== Task directions ==
Render each line of the listing below as an item in a numbered list, omitting any blank lines.

== Records supplied ==

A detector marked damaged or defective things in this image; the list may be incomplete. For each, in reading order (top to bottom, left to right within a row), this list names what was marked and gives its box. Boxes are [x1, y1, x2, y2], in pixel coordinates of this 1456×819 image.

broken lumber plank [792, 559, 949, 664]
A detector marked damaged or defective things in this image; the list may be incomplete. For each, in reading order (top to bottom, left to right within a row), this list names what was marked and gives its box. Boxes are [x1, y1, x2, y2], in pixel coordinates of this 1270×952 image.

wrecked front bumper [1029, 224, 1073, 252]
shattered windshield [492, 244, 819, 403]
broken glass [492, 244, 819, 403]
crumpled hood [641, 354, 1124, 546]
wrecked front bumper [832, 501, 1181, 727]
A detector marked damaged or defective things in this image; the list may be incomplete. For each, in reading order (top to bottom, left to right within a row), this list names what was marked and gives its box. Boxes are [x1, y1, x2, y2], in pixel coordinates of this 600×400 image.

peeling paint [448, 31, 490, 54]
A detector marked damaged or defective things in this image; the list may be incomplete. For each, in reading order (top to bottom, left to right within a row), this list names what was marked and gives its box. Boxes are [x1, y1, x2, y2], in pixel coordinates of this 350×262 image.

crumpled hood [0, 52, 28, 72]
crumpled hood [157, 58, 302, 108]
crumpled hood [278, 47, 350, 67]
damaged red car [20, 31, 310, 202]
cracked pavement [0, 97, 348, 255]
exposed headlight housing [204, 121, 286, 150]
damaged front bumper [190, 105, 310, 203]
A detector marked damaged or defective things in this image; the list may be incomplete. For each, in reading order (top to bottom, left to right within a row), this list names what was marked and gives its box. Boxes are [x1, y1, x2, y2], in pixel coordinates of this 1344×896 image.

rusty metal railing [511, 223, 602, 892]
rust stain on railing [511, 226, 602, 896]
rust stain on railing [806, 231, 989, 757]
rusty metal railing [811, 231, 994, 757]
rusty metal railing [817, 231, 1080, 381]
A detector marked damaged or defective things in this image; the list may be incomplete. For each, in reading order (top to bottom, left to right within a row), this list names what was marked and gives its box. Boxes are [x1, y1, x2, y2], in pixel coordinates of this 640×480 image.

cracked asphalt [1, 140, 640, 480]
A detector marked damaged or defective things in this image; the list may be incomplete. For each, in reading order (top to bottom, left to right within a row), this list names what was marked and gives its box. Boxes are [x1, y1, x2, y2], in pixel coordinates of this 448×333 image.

== Answer to the exercise ==
1. A detector marked damaged or defective things in this image; the list may be incomplete. For each, in reading order (top to bottom, left to right within a row), this list names what was marked and gives its box. Boxes are [x1, y1, x2, y2], in pixel coordinates of this 1456×819 image.
2. broken lumber plank [792, 559, 949, 664]
3. A detector marked damaged or defective things in this image; the list may be incomplete. For each, in reading order (top to bottom, left to right within a row), this list names what was marked and gives its box. Boxes are [x1, y1, x2, y2], in pixel coordinates of this 1270×952 image.
4. wrecked front bumper [1029, 224, 1073, 252]
5. shattered windshield [492, 244, 819, 403]
6. broken glass [492, 244, 819, 403]
7. crumpled hood [641, 354, 1124, 546]
8. wrecked front bumper [832, 501, 1181, 727]
9. A detector marked damaged or defective things in this image; the list may be incomplete. For each, in reading order (top to bottom, left to right within a row), this list names what was marked and gives its box. Boxes are [x1, y1, x2, y2], in pixel coordinates of this 600×400 image.
10. peeling paint [448, 31, 490, 54]
11. A detector marked damaged or defective things in this image; the list may be incomplete. For each, in reading order (top to bottom, left to right within a row), this list names what was marked and gives its box. Boxes are [x1, y1, x2, y2], in pixel coordinates of this 350×262 image.
12. crumpled hood [0, 52, 28, 72]
13. crumpled hood [157, 58, 302, 108]
14. crumpled hood [278, 47, 350, 67]
15. damaged red car [20, 31, 310, 202]
16. cracked pavement [0, 97, 348, 255]
17. exposed headlight housing [204, 121, 286, 150]
18. damaged front bumper [190, 105, 310, 203]
19. A detector marked damaged or defective things in this image; the list may be incomplete. For each, in reading order (top to bottom, left to right within a row), this list names what was marked and gives its box. Boxes are [x1, y1, x2, y2], in pixel coordinates of this 1344×896 image.
20. rusty metal railing [511, 223, 602, 892]
21. rust stain on railing [511, 226, 602, 896]
22. rust stain on railing [806, 231, 989, 757]
23. rusty metal railing [811, 231, 994, 757]
24. rusty metal railing [817, 231, 1080, 381]
25. A detector marked damaged or defective things in this image; the list may be incomplete. For each, in reading order (top to bottom, left to right within a row), this list names what was marked and gives its box. Boxes are [x1, y1, x2, y2], in pixel coordinates of this 640×480 image.
26. cracked asphalt [1, 140, 640, 480]
27. A detector marked damaged or defective things in this image; the list may be incomplete. For each, in reading order (top to bottom, left to right within a row), this list names what was marked and gives its box. Boxes are [x1, y1, x2, y2], in pixel coordinates of this 448×333 image.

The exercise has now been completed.